文章の抜粋
タンク圧力Ptが相対的に低いとき、供給されるガスの体積流量が多いため、タンク50の内部が十分に攪拌され、温度が均一になり温度分離は発生しにくい。しかし、充填が進んでタンク圧力Ptが上昇して来ると、供給されるガスの体積流量が減少し、ガスが攪拌されにくくなり温度分離が発生する。
【0059】
図3に示すように、この発明ではタンク50内のガスの圧力が温度分離圧力Ps付近(時間Ts)に到達すると、昇圧率を上昇させる。換言すると温度分離圧力Psを超えた昇圧率(勾配:Rptar=(ΔPt_next‘)/Δt)は、温度分離圧力Psを超える前の昇圧率(勾配:Rptar=(ΔPt_next)/Δt)よりも大きい。温度分離圧力Psを超えた後の昇圧率は、温度分離圧力Psを超える前の昇圧率よりも、例えば50~100%程度大きく設定するのが好ましい。これにより、タンク50内に流入するガスの流量が増える。したがって、タンク50内のガスの攪拌が促進され温度分離の発生を効果的に抑制することができる。また昇圧率が上昇することによりガスを充填するのに要する時間を短縮することができる。この場合、タンク50内のガスの圧力が図3に点線で示す上限圧力を超えないような昇圧率でガスの圧力を上昇させる。
【0060】
時間とともにタンク50内のガスの圧力が上昇して、時間Tendにおいて満充填圧力Pendに到達すると満充填の状態となり充填が完了する。
【0061】
[実施形態に係るガス充填方法のフローチャートによる説明]
次に実施形態に係るガス充填方法が適用された実施形態に係る水素充填システム10の動作について、図4に示すフローチャートに基づいて詳しく説明する。なお、特に断らない限り、フローチャートに係るプログラムを実行するのは、ディスペンサECU22のCPUであるが、これをその都度記載するのは煩雑になるので、単にCPUともいう。

やること
上のガス充填についての文章から、「タンク圧力Ptが相対的に低い」から「率でガスの圧力を上昇させる。」までを、最初と最後の言葉も含めて一字も変えずに書き写してください。

渡されたデータ
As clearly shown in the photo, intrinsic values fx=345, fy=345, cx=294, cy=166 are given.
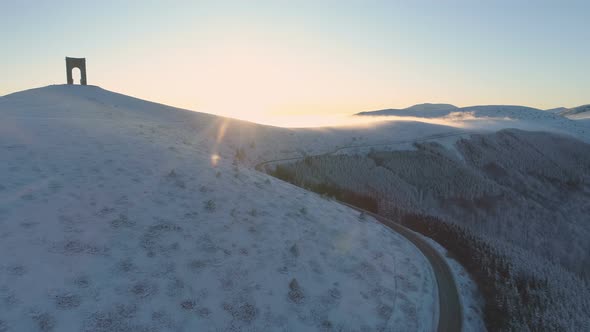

答え
タンク圧力Ptが相対的に低いとき、供給されるガスの体積流量が多いため、タンク50の内部が十分に攪拌され、温度が均一になり温度分離は発生しにくい。しかし、充填が進んでタンク圧力Ptが上昇して来ると、供給されるガスの体積流量が減少し、ガスが攪拌されにくくなり温度分離が発生する。
【0059】
図3に示すように、この発明ではタンク50内のガスの圧力が温度分離圧力Ps付近(時間Ts)に到達すると、昇圧率を上昇させる。換言すると温度分離圧力Psを超えた昇圧率(勾配:Rptar=(ΔPt_next‘)/Δt)は、温度分離圧力Psを超える前の昇圧率(勾配:Rptar=(ΔPt_next)/Δt)よりも大きい。温度分離圧力Psを超えた後の昇圧率は、温度分離圧力Psを超える前の昇圧率よりも、例えば50~100%程度大きく設定するのが好ましい。これにより、タンク50内に流入するガスの流量が増える。したがって、タンク50内のガスの攪拌が促進され温度分離の発生を効果的に抑制することができる。また昇圧率が上昇することによりガスを充填するのに要する時間を短縮することができる。この場合、タンク50内のガスの圧力が図3に点線で示す上限圧力を超えないような昇圧率でガスの圧力を上昇させる。